**DATA FOR THIS TASK**
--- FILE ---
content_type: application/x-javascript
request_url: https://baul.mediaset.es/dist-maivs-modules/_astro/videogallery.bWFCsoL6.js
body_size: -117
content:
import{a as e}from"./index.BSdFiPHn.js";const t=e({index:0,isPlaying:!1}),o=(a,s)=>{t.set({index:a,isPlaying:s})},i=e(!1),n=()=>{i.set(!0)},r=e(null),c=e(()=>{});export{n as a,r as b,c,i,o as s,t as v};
--
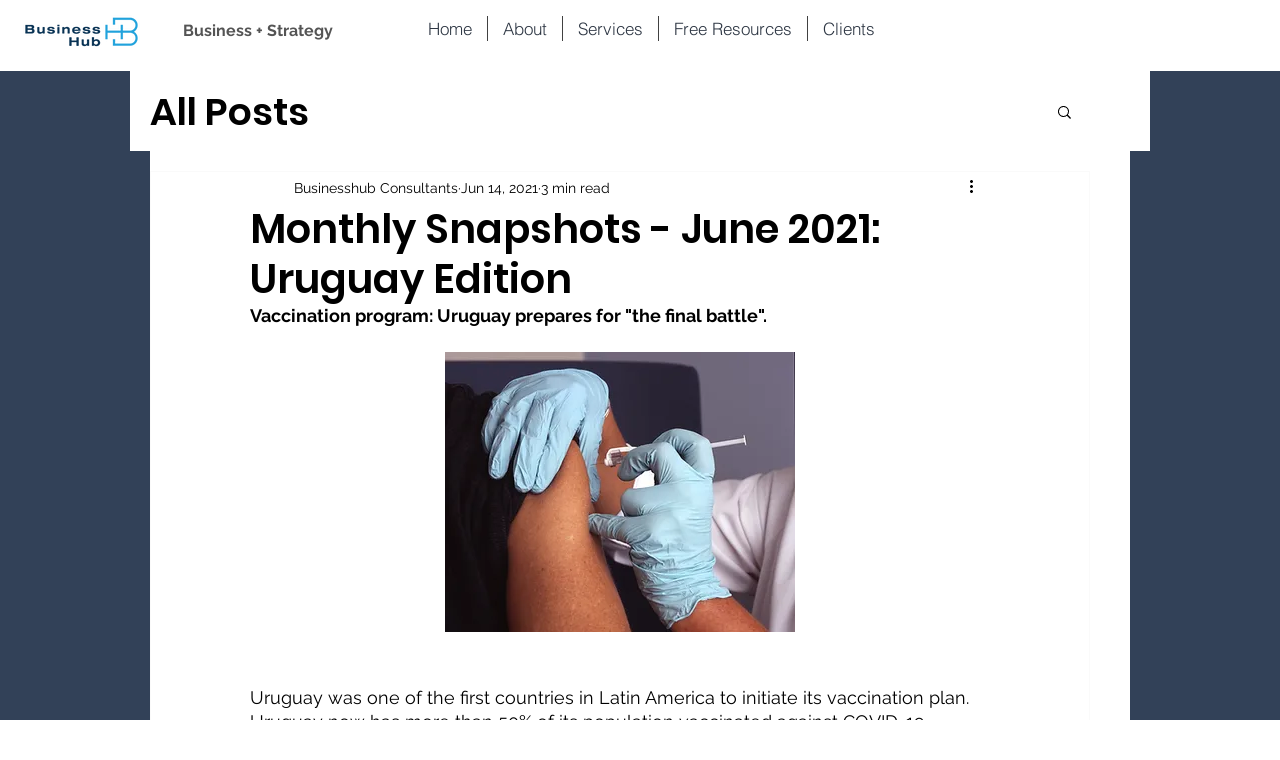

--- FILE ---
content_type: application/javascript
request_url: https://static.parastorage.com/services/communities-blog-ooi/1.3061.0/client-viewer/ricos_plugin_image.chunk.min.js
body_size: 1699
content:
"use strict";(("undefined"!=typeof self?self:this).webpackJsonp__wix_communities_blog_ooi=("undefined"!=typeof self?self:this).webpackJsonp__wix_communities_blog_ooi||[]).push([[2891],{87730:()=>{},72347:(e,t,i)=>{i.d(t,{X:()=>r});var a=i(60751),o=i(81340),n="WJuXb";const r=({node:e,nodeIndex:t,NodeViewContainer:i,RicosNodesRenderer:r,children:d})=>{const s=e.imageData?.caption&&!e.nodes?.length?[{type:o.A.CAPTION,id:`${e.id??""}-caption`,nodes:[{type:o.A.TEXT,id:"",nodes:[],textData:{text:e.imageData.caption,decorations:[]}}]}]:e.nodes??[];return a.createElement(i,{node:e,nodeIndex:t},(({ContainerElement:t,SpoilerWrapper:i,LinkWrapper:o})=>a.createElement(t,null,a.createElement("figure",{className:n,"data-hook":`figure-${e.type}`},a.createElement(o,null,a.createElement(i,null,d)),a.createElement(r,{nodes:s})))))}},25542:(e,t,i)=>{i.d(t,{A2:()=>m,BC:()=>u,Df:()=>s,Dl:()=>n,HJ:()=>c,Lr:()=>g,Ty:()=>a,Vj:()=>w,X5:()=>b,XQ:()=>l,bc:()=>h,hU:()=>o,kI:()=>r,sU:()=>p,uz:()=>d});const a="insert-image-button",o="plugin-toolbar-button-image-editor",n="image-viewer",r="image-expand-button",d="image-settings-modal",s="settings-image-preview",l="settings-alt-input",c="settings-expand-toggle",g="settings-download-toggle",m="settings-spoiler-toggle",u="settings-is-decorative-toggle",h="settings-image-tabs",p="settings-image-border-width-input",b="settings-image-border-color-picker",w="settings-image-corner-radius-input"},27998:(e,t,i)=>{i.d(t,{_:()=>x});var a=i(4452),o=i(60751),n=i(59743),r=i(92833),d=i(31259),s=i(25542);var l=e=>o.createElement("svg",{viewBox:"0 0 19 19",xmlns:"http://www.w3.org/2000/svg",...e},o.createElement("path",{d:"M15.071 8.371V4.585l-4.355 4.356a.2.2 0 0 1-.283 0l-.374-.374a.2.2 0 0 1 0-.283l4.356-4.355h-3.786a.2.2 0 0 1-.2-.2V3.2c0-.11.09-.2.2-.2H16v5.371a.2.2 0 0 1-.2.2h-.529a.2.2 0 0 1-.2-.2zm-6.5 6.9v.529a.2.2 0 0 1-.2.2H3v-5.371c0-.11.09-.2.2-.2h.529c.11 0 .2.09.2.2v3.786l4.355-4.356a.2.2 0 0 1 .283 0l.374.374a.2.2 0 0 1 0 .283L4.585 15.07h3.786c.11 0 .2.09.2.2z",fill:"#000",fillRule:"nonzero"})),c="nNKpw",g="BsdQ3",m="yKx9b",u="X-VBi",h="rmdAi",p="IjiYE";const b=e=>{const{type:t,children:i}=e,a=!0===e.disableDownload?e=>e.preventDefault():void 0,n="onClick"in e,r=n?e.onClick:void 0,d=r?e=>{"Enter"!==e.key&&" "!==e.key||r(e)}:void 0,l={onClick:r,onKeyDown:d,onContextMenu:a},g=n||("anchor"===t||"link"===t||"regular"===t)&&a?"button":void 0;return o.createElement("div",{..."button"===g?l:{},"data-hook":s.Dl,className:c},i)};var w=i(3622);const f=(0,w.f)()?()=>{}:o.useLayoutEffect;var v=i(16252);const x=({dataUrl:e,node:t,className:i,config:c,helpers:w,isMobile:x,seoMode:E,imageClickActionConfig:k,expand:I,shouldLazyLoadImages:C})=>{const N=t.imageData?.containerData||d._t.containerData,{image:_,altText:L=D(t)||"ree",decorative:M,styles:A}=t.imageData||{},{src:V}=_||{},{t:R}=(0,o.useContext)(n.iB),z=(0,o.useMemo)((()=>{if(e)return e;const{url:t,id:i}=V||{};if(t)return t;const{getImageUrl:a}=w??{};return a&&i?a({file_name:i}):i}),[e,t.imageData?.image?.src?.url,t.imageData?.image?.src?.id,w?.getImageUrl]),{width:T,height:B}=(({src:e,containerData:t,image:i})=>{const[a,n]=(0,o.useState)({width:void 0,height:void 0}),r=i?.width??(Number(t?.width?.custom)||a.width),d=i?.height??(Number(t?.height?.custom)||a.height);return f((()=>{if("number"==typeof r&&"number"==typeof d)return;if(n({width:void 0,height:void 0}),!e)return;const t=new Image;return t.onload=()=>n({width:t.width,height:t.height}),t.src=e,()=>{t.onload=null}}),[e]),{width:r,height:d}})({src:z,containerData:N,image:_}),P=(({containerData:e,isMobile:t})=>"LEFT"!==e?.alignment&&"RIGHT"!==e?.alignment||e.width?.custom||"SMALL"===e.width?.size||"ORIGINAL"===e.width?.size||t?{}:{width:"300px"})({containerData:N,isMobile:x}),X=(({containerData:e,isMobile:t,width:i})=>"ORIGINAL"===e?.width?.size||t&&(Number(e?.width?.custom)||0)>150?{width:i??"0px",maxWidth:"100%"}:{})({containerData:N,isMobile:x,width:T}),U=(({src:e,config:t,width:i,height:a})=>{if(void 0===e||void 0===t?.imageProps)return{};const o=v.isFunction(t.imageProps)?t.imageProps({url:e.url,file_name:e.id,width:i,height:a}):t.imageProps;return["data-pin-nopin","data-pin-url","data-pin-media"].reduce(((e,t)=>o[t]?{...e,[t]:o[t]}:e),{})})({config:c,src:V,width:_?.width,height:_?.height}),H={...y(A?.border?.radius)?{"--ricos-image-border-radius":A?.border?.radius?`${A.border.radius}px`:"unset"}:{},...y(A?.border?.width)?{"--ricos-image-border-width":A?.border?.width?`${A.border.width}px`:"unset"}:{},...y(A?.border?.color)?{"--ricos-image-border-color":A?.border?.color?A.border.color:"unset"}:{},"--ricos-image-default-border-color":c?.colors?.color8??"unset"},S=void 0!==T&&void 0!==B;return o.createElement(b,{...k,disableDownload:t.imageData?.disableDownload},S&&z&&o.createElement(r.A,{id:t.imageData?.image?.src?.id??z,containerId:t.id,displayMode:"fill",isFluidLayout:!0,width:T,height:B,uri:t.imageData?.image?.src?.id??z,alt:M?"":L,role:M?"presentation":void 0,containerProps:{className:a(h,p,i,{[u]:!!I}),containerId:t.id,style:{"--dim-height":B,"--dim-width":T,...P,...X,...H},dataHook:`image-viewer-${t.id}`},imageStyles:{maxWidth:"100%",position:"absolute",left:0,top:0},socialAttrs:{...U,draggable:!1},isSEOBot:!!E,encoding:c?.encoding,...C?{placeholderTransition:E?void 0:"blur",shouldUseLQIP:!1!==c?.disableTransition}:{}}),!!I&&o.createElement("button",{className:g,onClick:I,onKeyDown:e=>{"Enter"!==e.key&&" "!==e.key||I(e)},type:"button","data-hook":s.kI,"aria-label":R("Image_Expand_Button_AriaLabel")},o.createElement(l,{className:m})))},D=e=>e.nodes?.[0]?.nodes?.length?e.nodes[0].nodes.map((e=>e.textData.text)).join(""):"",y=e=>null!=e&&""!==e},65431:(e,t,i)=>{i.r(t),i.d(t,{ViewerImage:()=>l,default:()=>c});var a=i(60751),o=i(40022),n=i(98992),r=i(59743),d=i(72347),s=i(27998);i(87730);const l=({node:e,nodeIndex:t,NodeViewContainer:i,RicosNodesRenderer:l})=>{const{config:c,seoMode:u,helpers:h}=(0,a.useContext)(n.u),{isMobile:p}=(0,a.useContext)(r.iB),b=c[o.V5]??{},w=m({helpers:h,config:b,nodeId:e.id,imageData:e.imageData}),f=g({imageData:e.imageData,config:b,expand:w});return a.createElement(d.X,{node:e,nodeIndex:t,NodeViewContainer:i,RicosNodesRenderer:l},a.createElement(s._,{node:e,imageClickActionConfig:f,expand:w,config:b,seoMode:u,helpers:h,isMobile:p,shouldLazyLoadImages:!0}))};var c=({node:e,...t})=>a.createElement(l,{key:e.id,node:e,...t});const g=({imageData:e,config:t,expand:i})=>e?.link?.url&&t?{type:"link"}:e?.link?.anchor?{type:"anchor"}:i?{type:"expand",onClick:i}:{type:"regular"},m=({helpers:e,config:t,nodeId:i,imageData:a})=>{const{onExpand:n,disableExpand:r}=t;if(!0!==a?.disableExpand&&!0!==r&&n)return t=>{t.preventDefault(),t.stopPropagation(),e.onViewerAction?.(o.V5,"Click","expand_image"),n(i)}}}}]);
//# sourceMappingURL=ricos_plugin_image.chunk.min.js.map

**EXERCISE BRIEF**
Please, from the material above, copy only the lines from the line with "body_size: -117" up to and including the line with "a,r as b,c,i,o", exactly as written.

**EXERCISE SOLUTION**
body_size: -117
content:
import{a as e}from"./index.BSdFiPHn.js";const t=e({index:0,isPlaying:!1}),o=(a,s)=>{t.set({index:a,isPlaying:s})},i=e(!1),n=()=>{i.set(!0)},r=e(null),c=e(()=>{});export{n as a,r as b,c,i,o as s,t as v};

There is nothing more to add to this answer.